Catherine didn’t even have to think about it.

Not really.

She wanted him—Cross Donati.

That meant she had to … get up off the fucking floor, get better, and figure her goddamn life out. She had to do it alone.

She was a mess.

“I want to be healthy,” Catherine said, “in my head. I’m so tired of it being dark there—it’s always dark. I want to like who I am, and not depend on others to stand me up on my feet when I crash and burn. I want to be okay again. It’s been a long time since I was okay.”

“Those are good things to want for yourself. Let’s start with why your father decided to lock you down in this house, and finally made a call to my husband to ask for me to make a special trip here for you.”

Catherine rubbed at her wrist again, feeling a tender scar that was finally healed. “I would rather not.”

“Why?”

“Catherine! Catherine, open the door for me, sweetheart! Please let me in!”

Catherine blinked. “He was hitting that door so hard. I thought he was going to put his fist through it.”

“Who?”

“My dad.”

Water edged over the side of the tub—stained pink and turning colder by the second.

Catherine breathed.

In and out.

It wasn’t so hard to do now.

The banging on the door got louder, but she was still staring at a perfect red line on an olive-toned canvas.

“Have you ever self-harmed before that day?” Cara asked quietly.

“Depends on what self-harm includes. I never cut myself before, but I used different prescription drugs—abused them—because it numbed me to things. I knew it was hurting me, but I liked where it took me, too. I figured that outweighed what I was doing.”

“And how long has it been since you self-medicated?”

Catherine ignored the stabbing ache in her heart. “Almost three months now. It was only a couple of weeks after he made me leave when … all the rest happened. Daddy has finally had enough, I think, and that’s why you’re here now.”

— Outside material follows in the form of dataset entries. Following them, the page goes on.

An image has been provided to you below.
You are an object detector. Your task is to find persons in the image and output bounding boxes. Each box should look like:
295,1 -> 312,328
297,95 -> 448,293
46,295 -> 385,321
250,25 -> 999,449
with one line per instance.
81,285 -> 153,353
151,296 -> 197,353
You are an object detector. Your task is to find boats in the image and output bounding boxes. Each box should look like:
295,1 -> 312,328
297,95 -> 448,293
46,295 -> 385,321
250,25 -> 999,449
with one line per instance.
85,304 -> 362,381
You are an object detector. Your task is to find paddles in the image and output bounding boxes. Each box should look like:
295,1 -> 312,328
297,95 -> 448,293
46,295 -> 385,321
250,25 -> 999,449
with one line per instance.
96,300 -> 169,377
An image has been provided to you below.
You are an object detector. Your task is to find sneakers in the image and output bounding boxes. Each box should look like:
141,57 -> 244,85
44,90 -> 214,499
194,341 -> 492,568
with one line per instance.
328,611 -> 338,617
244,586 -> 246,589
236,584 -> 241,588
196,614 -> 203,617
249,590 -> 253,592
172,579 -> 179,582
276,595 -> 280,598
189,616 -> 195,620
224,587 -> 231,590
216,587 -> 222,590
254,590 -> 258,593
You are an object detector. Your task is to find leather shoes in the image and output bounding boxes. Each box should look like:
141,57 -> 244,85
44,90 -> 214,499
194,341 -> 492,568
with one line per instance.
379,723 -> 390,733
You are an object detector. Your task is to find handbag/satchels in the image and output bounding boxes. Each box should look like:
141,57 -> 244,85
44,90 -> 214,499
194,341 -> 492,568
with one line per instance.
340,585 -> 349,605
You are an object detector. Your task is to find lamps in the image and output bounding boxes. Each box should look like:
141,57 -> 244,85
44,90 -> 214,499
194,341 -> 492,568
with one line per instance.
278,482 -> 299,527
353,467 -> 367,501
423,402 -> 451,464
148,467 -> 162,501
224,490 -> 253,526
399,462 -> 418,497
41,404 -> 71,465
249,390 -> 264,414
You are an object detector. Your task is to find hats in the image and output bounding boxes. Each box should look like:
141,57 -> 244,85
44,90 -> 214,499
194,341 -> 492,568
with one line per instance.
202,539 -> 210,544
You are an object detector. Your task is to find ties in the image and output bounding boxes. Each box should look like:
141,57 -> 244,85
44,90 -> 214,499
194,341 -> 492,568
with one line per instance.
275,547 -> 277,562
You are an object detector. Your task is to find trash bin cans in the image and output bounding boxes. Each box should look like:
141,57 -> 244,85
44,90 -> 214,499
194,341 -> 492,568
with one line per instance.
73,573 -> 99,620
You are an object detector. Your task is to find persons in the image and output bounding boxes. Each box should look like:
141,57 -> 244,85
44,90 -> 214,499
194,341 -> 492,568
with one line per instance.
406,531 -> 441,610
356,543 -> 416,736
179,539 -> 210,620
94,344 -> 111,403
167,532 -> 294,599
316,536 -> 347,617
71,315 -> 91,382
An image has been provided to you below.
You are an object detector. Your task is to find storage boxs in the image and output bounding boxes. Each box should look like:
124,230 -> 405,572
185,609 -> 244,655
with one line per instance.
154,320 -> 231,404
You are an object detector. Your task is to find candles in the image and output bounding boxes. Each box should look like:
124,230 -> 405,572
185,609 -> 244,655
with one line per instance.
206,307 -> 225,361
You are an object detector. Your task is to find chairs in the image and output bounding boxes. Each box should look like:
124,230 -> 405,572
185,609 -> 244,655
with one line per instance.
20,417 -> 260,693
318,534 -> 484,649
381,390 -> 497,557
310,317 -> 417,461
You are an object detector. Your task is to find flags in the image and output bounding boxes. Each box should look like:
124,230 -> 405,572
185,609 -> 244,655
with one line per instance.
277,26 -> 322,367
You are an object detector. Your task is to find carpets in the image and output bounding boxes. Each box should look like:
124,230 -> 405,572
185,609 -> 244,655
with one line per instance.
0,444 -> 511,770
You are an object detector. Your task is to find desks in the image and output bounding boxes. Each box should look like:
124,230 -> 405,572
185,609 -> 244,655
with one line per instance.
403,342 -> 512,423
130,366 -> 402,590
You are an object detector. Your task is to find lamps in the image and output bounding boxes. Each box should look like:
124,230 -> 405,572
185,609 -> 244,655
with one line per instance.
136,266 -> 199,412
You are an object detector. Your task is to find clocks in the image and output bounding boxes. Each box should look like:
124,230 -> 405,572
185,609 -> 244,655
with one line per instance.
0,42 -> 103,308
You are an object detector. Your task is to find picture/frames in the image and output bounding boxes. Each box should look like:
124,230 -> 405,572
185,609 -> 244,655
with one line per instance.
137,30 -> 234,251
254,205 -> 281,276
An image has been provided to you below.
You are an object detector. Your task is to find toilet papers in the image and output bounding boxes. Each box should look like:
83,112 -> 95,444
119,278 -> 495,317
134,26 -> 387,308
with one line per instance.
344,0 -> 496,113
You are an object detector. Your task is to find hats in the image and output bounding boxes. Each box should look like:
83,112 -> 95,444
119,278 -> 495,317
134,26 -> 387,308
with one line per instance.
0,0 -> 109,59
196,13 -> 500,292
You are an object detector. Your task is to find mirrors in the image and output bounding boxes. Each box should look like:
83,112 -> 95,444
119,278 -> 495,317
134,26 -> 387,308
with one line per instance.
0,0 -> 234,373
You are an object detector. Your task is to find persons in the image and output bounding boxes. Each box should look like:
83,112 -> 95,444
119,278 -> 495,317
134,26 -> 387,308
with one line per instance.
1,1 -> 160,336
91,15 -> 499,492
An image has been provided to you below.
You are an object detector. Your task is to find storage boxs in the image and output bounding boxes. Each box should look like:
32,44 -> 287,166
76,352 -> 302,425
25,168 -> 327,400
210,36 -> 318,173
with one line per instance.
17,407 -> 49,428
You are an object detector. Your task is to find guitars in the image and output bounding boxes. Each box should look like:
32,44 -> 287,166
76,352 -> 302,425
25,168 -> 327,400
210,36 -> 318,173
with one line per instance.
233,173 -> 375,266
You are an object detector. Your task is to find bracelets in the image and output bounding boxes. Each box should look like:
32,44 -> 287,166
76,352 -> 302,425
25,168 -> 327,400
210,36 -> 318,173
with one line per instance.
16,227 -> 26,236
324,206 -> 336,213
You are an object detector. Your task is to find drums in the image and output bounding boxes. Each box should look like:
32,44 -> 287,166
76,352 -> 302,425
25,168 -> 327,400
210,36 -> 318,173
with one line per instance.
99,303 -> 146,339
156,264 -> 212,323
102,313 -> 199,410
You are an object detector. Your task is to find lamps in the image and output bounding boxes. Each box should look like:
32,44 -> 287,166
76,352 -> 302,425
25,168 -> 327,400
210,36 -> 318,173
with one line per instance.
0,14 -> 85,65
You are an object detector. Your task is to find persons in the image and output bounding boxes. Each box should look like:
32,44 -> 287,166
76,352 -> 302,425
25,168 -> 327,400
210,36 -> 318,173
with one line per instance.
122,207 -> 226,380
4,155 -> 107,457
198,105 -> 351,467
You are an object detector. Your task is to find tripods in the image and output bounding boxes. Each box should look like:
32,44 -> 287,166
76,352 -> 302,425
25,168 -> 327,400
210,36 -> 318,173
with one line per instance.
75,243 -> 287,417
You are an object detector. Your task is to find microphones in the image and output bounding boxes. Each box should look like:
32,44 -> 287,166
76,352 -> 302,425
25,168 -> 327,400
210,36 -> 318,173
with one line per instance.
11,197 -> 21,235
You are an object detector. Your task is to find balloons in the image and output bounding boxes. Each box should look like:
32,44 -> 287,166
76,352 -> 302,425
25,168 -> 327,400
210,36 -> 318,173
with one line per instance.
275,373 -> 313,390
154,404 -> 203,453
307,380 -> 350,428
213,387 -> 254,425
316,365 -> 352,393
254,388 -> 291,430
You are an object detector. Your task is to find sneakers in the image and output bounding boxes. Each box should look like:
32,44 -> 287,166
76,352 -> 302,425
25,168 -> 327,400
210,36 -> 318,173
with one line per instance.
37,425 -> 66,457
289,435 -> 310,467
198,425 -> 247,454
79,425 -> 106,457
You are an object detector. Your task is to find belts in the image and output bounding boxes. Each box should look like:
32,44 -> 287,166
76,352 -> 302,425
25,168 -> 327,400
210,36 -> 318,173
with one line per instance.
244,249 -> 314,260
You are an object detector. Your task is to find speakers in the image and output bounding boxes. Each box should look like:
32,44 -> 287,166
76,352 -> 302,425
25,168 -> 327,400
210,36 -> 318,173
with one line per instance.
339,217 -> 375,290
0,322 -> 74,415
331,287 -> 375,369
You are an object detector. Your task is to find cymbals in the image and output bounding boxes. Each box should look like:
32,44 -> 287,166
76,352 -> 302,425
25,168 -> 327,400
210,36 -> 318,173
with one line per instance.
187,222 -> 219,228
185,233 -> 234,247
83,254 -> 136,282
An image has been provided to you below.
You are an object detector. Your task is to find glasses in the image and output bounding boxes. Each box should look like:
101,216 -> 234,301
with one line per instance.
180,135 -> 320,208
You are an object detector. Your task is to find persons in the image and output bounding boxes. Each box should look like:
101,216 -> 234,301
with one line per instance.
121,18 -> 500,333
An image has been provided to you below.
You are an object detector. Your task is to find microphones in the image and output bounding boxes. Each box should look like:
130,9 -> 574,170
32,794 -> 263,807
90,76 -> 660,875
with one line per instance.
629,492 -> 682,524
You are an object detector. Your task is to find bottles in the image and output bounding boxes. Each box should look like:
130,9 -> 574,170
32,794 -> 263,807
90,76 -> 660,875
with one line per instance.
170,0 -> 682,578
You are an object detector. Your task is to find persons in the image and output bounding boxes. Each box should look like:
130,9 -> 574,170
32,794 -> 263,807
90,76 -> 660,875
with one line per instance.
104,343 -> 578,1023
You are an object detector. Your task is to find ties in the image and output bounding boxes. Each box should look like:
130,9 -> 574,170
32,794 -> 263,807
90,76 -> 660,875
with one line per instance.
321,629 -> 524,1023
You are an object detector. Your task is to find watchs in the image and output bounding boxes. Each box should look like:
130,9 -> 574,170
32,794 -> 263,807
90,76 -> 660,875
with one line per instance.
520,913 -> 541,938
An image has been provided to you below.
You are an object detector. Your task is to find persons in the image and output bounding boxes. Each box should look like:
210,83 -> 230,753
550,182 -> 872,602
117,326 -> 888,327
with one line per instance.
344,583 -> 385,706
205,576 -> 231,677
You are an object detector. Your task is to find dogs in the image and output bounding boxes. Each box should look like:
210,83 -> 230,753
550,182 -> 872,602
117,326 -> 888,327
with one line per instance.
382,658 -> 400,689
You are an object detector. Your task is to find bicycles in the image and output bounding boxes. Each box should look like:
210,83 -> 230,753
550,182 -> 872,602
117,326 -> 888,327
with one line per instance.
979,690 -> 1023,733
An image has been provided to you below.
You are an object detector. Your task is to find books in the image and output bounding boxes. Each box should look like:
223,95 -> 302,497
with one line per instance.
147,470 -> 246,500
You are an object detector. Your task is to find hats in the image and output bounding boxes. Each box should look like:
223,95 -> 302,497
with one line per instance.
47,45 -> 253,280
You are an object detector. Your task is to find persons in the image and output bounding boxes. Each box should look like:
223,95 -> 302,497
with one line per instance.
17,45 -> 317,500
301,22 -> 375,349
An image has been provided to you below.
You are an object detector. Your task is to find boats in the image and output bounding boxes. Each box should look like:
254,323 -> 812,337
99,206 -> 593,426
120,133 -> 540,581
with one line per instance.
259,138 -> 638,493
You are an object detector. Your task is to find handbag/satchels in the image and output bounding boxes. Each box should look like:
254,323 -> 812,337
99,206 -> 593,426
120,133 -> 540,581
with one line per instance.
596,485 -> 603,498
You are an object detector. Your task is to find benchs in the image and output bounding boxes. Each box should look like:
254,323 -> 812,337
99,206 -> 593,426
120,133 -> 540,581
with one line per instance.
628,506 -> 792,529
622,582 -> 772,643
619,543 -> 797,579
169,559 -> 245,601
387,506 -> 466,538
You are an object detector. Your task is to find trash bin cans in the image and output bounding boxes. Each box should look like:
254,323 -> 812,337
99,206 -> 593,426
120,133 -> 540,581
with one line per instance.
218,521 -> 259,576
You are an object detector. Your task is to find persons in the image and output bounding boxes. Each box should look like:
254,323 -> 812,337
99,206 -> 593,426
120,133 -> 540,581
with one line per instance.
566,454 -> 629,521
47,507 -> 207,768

“And this he is who, exactly?” Cara pressed.

“My father wants to blame him, you know? That’s the easiest thing for Dante. To say what I did was because of him leaving me. If you can suddenly fix my broken heart, then I’ll go back to being okay again.”

“But you know that’s not the case.”

“No,” Catherine admitted. “I was already broken, and I expected someone else to keep holding me together.” 

“Attempting suicide is always a symptom of deeper issues,” Cara said, shrugging. “Certain events can certainly exacerbate depression or suicidal thoughts, but those events are not usually the core issues that led a person to a place where they feel ending their life is the only option. No one causes someone to commit suicide. It’s a choice that’s made by only the person trying to end their life.”

“You should tell my father all of that. Not sure he would agree right now, but hey.” Catherine rested her arms behind her head to use as a pillow, and moved onto something else Cara had said. “I have a few of those—issues, I mean. He helped with them for a while.”

“Again, who is—”

“Can I tell you a story?” Catherine asked suddenly.

“Is it a good one?”

“I think so.”

“What’s it about?” Cara asked.

“A wild boy and a sly girl.”

Cara rested back to the floor with Catherine. “I suppose we do have some time.”

Catherine ignored the tear that slid down from the corner of her eye.

“He’s always saving. She’s always lying.”

“Always?” Cara asked.

“Always,” Catherine assured, “until the end, anyway.”